§ The problem:
Answer these questions from the text on coronavirus misinformation:
1. Which state-level actors does it name as merchants of mistruth?
2. What has idled the content moderators who usually police the platforms?
3. Which companies does it name as developers of location-aware features?

More than three years into their war against online misinformation, technology companies are losing the battle against the spread of coronavirus-related falsehoods on social media platforms. Merchants of mistruth, from state-level actors (like China, Russia, and Iran) to individual conspiracy theorists, are hampering public health efforts by flooding online platforms with disinformation and misinformation. Technology companies are making some efforts to staunch this infodemic, but they have been stymied by shelter-in-place orders that have idled the vast armies of content moderators that usually police their platforms.
It’s time for a different approach to dealing with the scourge of coronavirus-related misinformation—one that leverages the most powerful and dangerous features of online platforms to advance the cause of public health. At this time of crisis, we should harness the very behavioral advertising techniques that have been so widely misused in recent years to help us combat the coronavirus.
Instead of simply taking down false and misleading content once it has been posted, technology companies could also offer up their best and brightest to help public health authorities deploy microtargeted ad campaigns to promote compliance with measures to combat the transmission of COVID-19. With the help of digital marketers who know a thing or two about crafting convincing messages, health officials can develop ads about coronavirus-related health measures that are designed to appeal to different target demographics. The very location-aware features developed by companies such as Google and Facebook that are so controversial for their privacy impacts could then be used to assess the effectiveness of these messages in promoting measures such as social distancing. This data, in turn, could be used to redouble our efforts to disseminate public health messages that meet their audiences where they are.

§ Data shown:
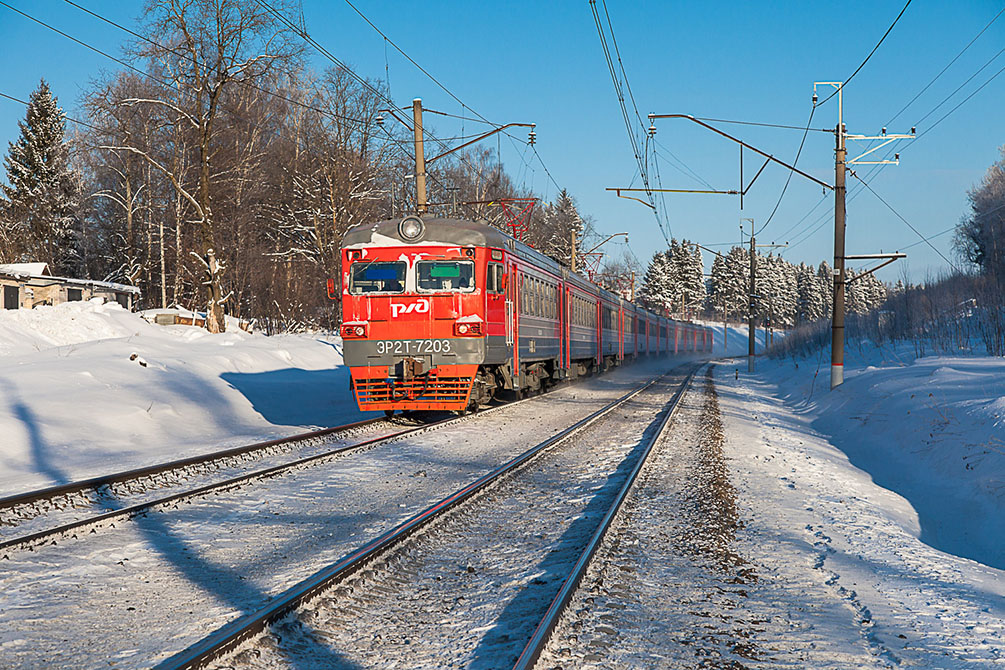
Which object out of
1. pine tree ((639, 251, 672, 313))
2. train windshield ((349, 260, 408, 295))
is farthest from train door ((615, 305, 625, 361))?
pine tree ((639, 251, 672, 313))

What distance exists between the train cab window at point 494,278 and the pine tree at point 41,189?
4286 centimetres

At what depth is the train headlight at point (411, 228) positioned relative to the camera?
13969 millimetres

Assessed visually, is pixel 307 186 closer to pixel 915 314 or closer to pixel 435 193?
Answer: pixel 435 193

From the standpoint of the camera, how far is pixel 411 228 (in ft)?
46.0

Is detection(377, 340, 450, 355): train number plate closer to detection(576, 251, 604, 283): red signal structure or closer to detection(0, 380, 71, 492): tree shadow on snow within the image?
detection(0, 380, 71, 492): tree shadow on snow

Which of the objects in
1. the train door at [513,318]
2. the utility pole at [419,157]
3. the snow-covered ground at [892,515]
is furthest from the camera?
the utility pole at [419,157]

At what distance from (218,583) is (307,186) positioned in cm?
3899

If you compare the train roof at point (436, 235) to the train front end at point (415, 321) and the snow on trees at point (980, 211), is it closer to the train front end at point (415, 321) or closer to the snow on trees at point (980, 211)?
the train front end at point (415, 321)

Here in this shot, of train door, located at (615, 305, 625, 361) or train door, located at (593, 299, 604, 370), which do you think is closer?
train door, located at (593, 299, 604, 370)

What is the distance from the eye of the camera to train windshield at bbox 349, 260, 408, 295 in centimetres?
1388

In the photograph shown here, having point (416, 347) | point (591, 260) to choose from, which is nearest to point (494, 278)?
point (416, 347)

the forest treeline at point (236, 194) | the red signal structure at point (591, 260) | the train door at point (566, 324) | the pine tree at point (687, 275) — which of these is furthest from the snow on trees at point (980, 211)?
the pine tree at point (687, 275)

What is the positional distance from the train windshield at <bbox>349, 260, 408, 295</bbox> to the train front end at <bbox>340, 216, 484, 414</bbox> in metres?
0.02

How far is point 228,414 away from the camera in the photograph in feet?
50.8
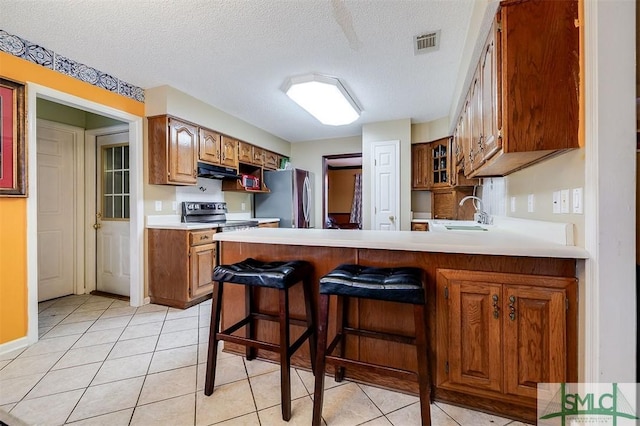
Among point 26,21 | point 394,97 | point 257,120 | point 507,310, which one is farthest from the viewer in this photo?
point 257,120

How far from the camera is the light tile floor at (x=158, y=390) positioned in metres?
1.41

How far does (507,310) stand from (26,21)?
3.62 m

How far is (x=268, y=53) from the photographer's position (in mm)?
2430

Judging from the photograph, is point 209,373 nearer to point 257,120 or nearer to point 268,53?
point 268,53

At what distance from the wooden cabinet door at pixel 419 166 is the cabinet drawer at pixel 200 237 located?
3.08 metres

* * *

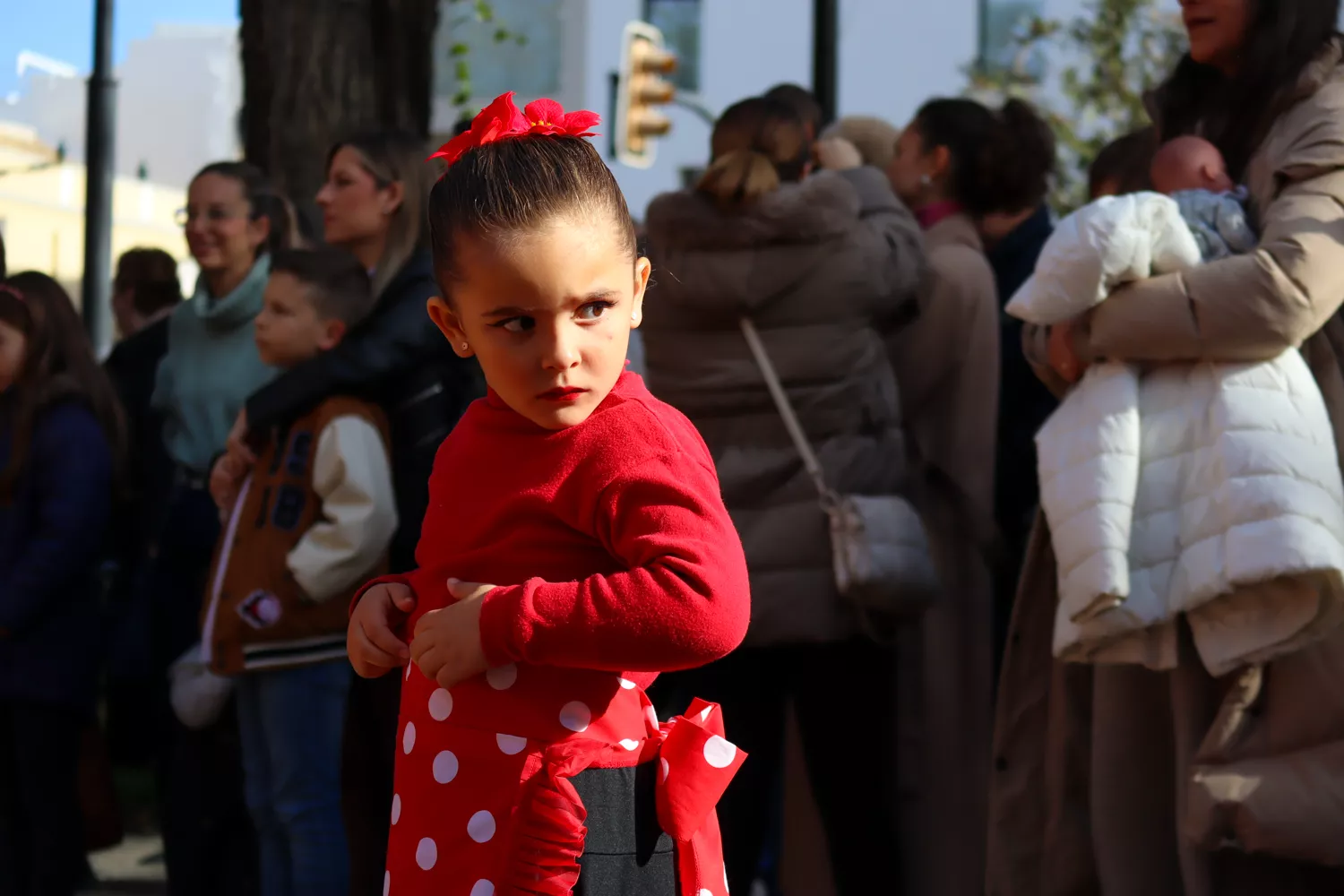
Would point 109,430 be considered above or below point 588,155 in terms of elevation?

§ Response to the task:
1. China, Russia, and Iran.
2. Shelter-in-place orders.
3. Google and Facebook.